# Descriptive Statistics

In [1]:
# Import Libraries
import numpy as np
import pandas as pd
import matplotlib.pyplot as plt
import seaborn as sns

sns.set()

pd.set_option('display.max_columns', None)
pd.set_option('display.max_rows', None)

# Show statistics in non-scientific format
pd.options.display.float_format = '{:.2f}'.format

## Import Data

In [2]:
# Load the data
data = pd.read_json('../data/kickstarter.json', lines=True)
print(data.shape)

(429463, 129)


## Check number of NAs in each column

In [None]:
# Get number of na values in each column
print(data.isna().sum())

## Raw Data Descriptive Statistics

### Kickstarter by creation, launch and deadline

In [3]:
# First Kickstarter campaign date
first_kickstarter = data['launched_at'].min()
last_kickstarter = data['launched_at'].max()

print(f"First Kickstarter campaign: {first_kickstarter}")
print(f"Last Kickstarter campaign: {last_kickstarter}")

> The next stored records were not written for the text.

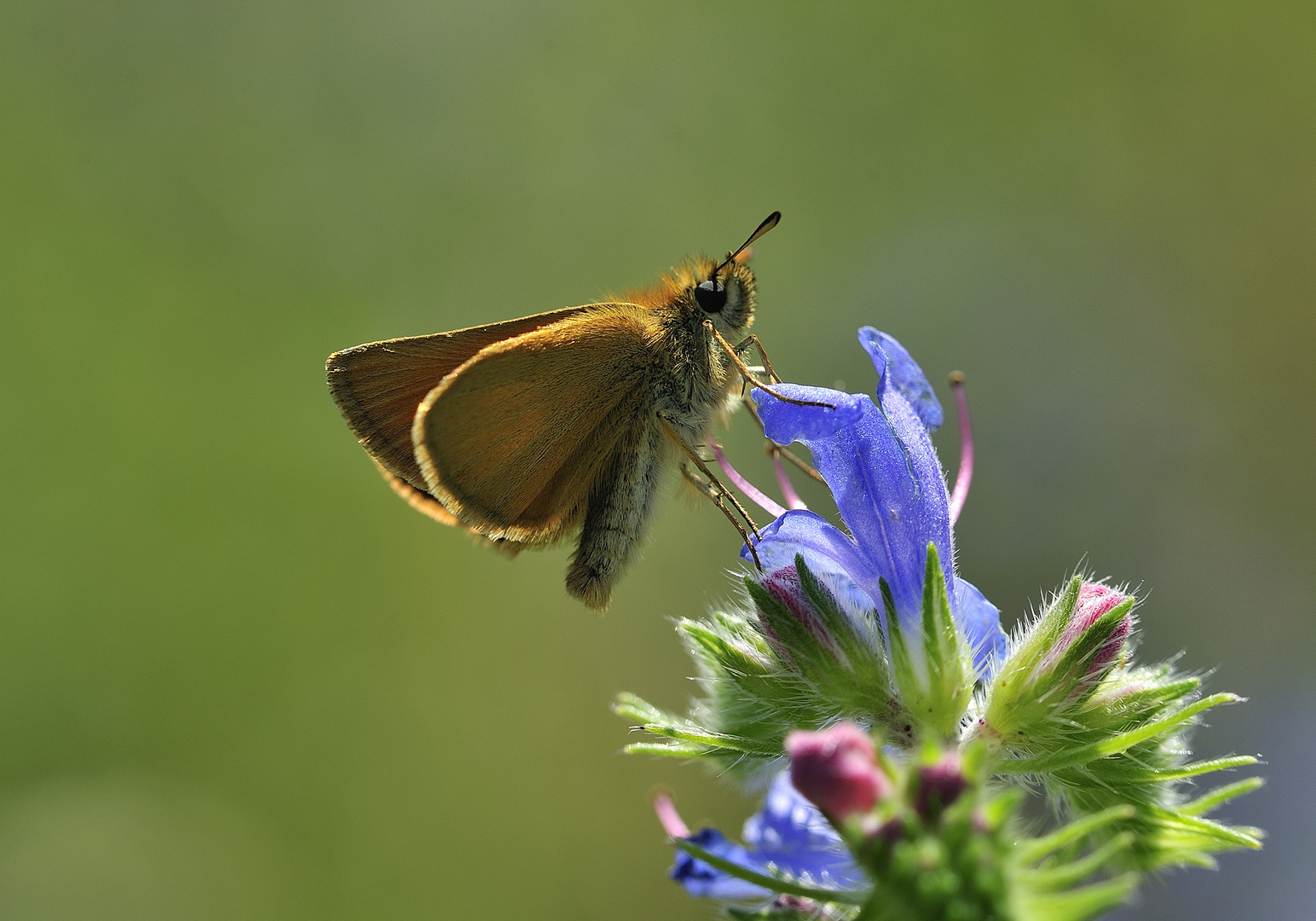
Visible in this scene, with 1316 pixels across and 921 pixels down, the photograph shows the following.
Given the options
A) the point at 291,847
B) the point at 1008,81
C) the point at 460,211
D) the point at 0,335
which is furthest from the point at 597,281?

First Kickstarter campaign: 2009-04-24 19:52:03
Last Kickstarter campaign: 2024-10-09 12:55:10


In [None]:
# Show statistics of data by created year, launched year, and deadline year
data['created_at'] = pd.to_datetime(data['created_at'], unit='s')
data['launched_at'] = pd.to_datetime(data['launched_at'], unit='s')
data['deadline'] = pd.to_datetime(data['deadline'], unit='s')

data['created_year'] = data['created_at'].dt.year
data['launched_year'] = data['launched_at'].dt.year
data['deadline_year'] = data['deadline'].dt.year

# Show in one dataframe
years = pd.concat([data['created_year'].value_counts(), data['launched_year'].value_counts(), data['deadline_year'].value_counts()], axis = 1, keys=['Created Year', 'Launched Year', 'Deadline Year'])
years.sort_index()

In [None]:
# Show in one plot
years.sort_index().plot(kind='bar', figsize=(15, 5))
plt.title('Number of Projects by Year')
plt.xlabel('Year')
plt.ylabel('Number of Projects')
plt.show()



### Kickstarters by Project State

In [None]:
# Get total number of projects
total_projects = len(data)
print(f'Total number of projects: {total_projects}')
print('\n')

# Total number of projects by state
projects_by_state = pd.concat([data['state'].value_counts(), data['state'].value_counts(normalize = True) * 100], axis = 1, keys=['Total', 'Percentage'])
print(projects_by_state)

### Kickstarters by Country

In [None]:
country_data = pd.concat([data['country'].value_counts(), data['country'].value_counts(normalize = True) * 100], axis = 1, keys=['Total', 'Percentage'])
print(country_data)

### Kickstarters by Category

In [None]:
data['category_name'].value_counts().sort_index()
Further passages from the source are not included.